Is the Defendant being oppressed as a minority shareholder and what is his remedy?
It has been found by this court that the defendant is a minority shareholder. There is no evidence though that he is being oppressed. The defendant should not take the law into his own hands and impose himself as one of the people in management. If he thinks he is being oppressed, as such minority shareholder, then surely Section 203(1)(a) of the Companies Act may be employed by him to get redress in a court of law.
Section 203(1)(a) of the Companies Act states, inter alia, that:-
“Any member of the company may apply to the court for an order under this section on the ground that the affairs of the company are being conducted or the powers of the directors are being exercised in a manner oppressive to one or more of the members or in disregard of his or their proper interests as members of the company---”
We have already found that the defendant offered no evidence to support his assertion that he is being oppressed by reason of his being a minority shareholder. The defendant could feel that he is being oppressed but he is not. The problem is that he wants to manage the plaintiff company when, under both the Articles of Association of the plaintiff company and the law, he can not be allowed to do so.
For the reasons given above the plaintiff company has made out its case against the defendant in both legal actions.
Is the plaintiff company entitled to all the reliefs sought in the consolidated action?

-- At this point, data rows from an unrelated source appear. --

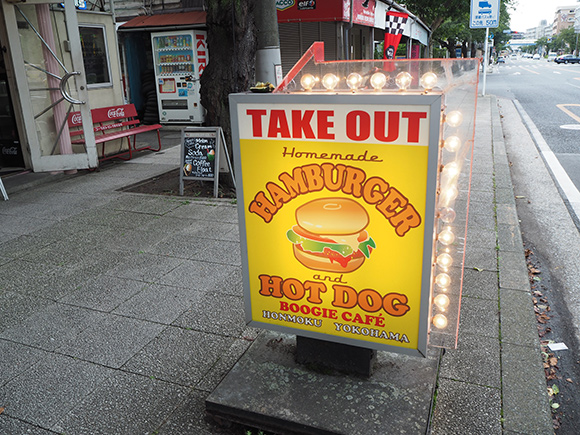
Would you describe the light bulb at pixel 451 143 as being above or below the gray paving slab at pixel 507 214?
above

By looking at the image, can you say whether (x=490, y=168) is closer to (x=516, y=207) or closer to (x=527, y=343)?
(x=516, y=207)

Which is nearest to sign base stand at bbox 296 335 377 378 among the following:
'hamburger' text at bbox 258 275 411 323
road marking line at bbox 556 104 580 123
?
'hamburger' text at bbox 258 275 411 323

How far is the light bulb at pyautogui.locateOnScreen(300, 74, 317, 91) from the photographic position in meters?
2.55

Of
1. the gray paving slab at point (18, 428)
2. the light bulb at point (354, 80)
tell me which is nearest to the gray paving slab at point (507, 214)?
the light bulb at point (354, 80)

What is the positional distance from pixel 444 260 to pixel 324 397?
3.27 feet

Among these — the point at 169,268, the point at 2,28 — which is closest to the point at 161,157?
the point at 2,28

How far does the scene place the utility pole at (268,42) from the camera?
6.54m

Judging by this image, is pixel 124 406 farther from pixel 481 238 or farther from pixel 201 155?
pixel 201 155

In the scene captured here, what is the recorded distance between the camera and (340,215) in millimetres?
2494

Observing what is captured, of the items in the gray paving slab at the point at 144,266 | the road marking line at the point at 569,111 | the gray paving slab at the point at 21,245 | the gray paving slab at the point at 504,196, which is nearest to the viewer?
the gray paving slab at the point at 144,266

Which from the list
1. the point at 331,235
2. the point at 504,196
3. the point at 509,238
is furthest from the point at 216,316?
the point at 504,196

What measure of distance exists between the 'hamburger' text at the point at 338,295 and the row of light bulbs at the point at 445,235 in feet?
0.83

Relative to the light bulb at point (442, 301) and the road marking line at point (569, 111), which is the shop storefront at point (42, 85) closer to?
the light bulb at point (442, 301)

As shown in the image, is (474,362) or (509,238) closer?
(474,362)
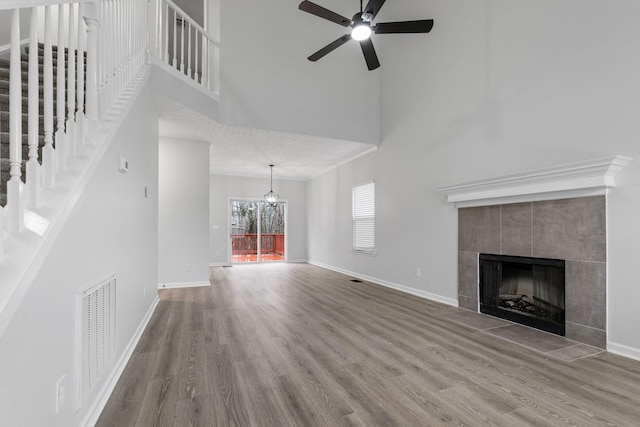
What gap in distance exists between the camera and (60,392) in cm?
137

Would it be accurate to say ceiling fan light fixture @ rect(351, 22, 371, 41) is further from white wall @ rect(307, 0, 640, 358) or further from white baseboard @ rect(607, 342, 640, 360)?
white baseboard @ rect(607, 342, 640, 360)

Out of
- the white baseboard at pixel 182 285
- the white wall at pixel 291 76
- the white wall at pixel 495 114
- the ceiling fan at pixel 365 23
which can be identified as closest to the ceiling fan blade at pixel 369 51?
the ceiling fan at pixel 365 23

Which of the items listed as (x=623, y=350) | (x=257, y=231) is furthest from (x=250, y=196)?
(x=623, y=350)

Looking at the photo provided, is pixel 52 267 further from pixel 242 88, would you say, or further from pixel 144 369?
pixel 242 88

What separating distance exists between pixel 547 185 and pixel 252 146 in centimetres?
475

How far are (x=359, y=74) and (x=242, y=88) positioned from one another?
89.2 inches

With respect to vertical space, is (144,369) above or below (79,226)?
below

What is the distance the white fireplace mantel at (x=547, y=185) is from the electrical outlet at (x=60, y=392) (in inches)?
157

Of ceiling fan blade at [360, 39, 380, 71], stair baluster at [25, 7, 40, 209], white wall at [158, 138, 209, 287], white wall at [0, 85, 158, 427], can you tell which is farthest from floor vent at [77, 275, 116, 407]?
white wall at [158, 138, 209, 287]

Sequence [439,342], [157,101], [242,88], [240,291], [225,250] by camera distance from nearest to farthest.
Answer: [439,342]
[157,101]
[242,88]
[240,291]
[225,250]

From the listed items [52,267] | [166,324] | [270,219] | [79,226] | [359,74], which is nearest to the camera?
[52,267]

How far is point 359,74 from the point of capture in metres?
5.84

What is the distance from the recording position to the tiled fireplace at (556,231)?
2844mm

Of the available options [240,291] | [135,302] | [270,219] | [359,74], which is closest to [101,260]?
[135,302]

Although we have found that the plaintiff has made out its case against the defendant it does not necessarily follow that it will get all the remedies it sought. We think that the plaintiff has not demonstrated the loss or damage it has actually suffered as a result of the defendant’s conduct in interfering with the management and administration of the plaintiff company. For this reason, the court refuses to order that the defendant should pay damages, to the plaintiff, for unlawfully interfering in the management and administration of the plaintiff company or for allegedly procuring breach of contract on the part of the employees of the plaintiff company. The above finding does not, however, mean that the plaintiff company may not in future suffer loss or damage if the defendant’s conduct is not stopped. In that event, we find that the plaintiff’s prayer for injunction must succeed and an order of injunction is hereby granted restraining the defendant by himself or by his employees or agents or any of them or otherwise howsoever from holding himself out as the Group Chairman or Managing Director or director or manager or employee of the plaintiff company and from interfering directly or indirectly in the management and administration of the plaintiff company.
Further, it is the order of this court that an injunction should issue and is hereby granted restraining the defendant by himself or by his servants or agents or otherwise howsoever from being or remaining in or entering upon the plaintiff’s land and premises comprising two office rooms on Plot No CC 936 in Maselema, in the City of Blantyre.
We make the following further orders:-
(a) The defendant shall deliver up possession of the plaintiff’s land and premises comprising of the said two office rooms on Plot No. CC 936 situate in Maselema in the City of Blantyre.
(b) The costs of, and occasioned by, this consolidated action are awarded to the plaintiff company.
This disposes of the consolidated action herein.
Pronounced in open Court this 8th day of July 2003 at the Principal Registry, Blantyre.